É quando os níveis de glicose no sangue estão mais altos do que o normal, mas ainda não o suficiente para o diagnóstico da doença. Dá para ser revertido com alimentação saudável e prática de exercícios.

Sintomas
  • Perda de peso
  • Fadiga
  • Urina frequente
  • Sede com excesso
  • Visão turva
  • Fraqueza
  • Fome excessiva
Complicações causadas pelo diabetes
  • Doenças renais
  • Complicações cardiovasculares
  • Dores crônicas
  • Perda de massa muscular
  • Fragilidade
  • Problemas oculares
  • Disfunção sexual (em ambos os gêneros)
  • Amputações

É importante ressaltar que a manifestação de alguns destes sinais pode ser tardia e, em certos casos, assintomática.

Pé Diabético e amputações

É uma das complicações mais comuns do diabetes mal controlado. Aproximadamente um quarto dos pacientes desenvolvem úlceras nos pés e 85% das amputações de membros inferiores ocorrem em diabéticos, segundo o Ministério da Saúde.

As alterações vasculares e da sensibilidade comuns nas extremidades nos pacientes diabéticos podem evoluir para quadros de úlceras em pele, que por sua vez podem infectar; se estas infecções não forem diagnosticadas precocemente e /ou tratadas adequadamente, podem evoluir para amputações parciais ou totais das extremidades.

Diagnóstico e acompanhamento clínico

Realizar consultas médicas e exames periódicos são fundamentais para diagnosticar o diabetes e dar início ao tratamento adequado. Para saber se as taxas de açúcar no sangue estão altas é necessário fazer testes para detectar os níveis de glicose e exame regulares.

Prótese de perna usada por pessoa em processo de reabilitação. Estrutura metálica e pé anatômico 2

Tratamento

O diabetes não tem cura e o tratamento é contínuo, independentemente do tipo e da idade. Cada pessoa precisa de uma atenção especial, como controle e monitoramento da glicemia, tratamento individualizado e consultas periódicas com o endocrinologista.

  • Ajuste de medicamentos
  • Atividades físicas regulares
  • Controle de peso
  • Alimentação rica em fibras
  • Regulação de sono
  • Avaliação de função renal
  • Mudança de hábitos nocivos

Prevenção às amputações

A maioria das amputações causadas pelo diabetes podem ser evitadas com práticas simples de autocuidado, sejam feitas pelos próprios pacientes ou por seus familiares e cuidadores, já que cerca de 30% dos idosos não conseguem alcançar ou verificar os pés regularmente, segundo a Sociedade Brasileira de Diabetes. Confira algumas dicas essenciais para melhorar o cuidado diário:

  • Inspeção nos pés: examinar os pés todos os dias em busca de cortes, bolhas, vermelhidão, inchaço ou unhas encravadas. Use um espelho ou peça ajuda.
  • Higiene e hidratação: os pés diariamente com água morna (não quente) e sabão neutro. Seque-os completamente, especialmente entre os dedos, para evitar fungos. Use loção hidratante, mas nunca entre os dedos.
  • Calçados adequados: usar sapatos confortáveis, fechados, com ponta larga e solado firme, que protejam bem os pés. Evite andar descalço ou usar sandálias abertas, mesmo dentro de casa.
  • Meias: troque as meias diariamente, cuidando para não formar dobras. Sempre use meias de algodão e no tamanho adequado. Evite as que tem elástico.
  • Acompanhamento profissional: consultar um podólogo ou profissional de saúde para cortar as unhas e tratar calos.

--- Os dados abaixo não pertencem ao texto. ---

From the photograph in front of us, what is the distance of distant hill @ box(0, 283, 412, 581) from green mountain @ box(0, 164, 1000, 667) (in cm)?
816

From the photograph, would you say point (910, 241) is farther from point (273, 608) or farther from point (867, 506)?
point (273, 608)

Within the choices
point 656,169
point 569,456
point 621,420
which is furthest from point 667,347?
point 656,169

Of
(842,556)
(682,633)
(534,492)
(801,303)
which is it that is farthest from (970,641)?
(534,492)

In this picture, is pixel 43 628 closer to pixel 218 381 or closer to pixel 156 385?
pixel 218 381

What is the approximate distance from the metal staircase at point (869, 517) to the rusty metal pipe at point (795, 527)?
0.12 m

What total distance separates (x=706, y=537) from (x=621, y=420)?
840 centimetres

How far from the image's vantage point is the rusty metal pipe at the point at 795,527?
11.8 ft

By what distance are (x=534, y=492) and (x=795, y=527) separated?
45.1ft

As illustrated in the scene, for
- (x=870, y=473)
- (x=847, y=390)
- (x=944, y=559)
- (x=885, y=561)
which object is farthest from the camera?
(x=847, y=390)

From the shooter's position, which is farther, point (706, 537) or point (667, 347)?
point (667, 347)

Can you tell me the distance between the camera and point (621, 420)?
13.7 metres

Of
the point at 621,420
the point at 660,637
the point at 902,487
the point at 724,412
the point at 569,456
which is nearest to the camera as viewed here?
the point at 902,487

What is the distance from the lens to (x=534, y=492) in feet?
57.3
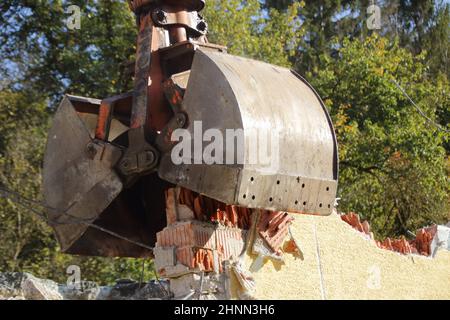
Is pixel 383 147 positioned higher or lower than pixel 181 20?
higher

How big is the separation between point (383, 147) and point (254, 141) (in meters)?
10.3

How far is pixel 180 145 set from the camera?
6.29 meters

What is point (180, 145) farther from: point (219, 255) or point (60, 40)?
point (60, 40)

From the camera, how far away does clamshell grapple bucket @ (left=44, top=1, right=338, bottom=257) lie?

O corte caseiro ou inadequado pode causar lesões graves.
  • Controle glicêmico: manter os níveis de glicose e hemoglobina glicada (HbA1c) dentro da meta estabelecida pelo médico.
  • Avaliações regulares: fazer exames anuais com o médico para testar a sensibilidade nervosa e a circulação dos pés.
  • Mudança de hábitos: tabagismo tem impacto nos pequenos vasos sanguíneos que compõem o sistema circulatório, causando ainda mais diminuição do fluxo de sangue para os pés.

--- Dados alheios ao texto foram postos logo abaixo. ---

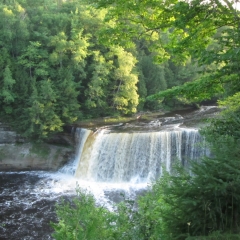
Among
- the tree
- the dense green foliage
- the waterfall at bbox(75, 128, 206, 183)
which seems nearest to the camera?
the dense green foliage

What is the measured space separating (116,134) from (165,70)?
13.4 m

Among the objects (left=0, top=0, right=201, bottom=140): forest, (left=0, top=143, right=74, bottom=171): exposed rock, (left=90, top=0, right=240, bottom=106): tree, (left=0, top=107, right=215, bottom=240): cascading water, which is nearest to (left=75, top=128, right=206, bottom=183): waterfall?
(left=0, top=107, right=215, bottom=240): cascading water

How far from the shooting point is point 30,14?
2325 centimetres

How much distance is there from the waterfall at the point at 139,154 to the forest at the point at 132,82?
3.34m

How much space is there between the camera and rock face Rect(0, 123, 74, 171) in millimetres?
18734

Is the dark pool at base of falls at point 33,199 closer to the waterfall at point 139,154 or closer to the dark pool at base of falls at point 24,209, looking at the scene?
the dark pool at base of falls at point 24,209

Reabilitação de amputados na AACD

O processo de reabilitação para pessoas que tiverem membros inferiores amputados em decorrência do diabetes requer um olhar multidisciplinar dos profissionais de saúde. Na AACD é feita uma avaliação médico-terapêutica cuidadosa e individualizada que não se restringe apenas ao tratamento físico, mas também ao psicológico, nutricional e assistencial. Com a colaboração da família, a reabilitação influencia na autonomia e autoestima do paciente.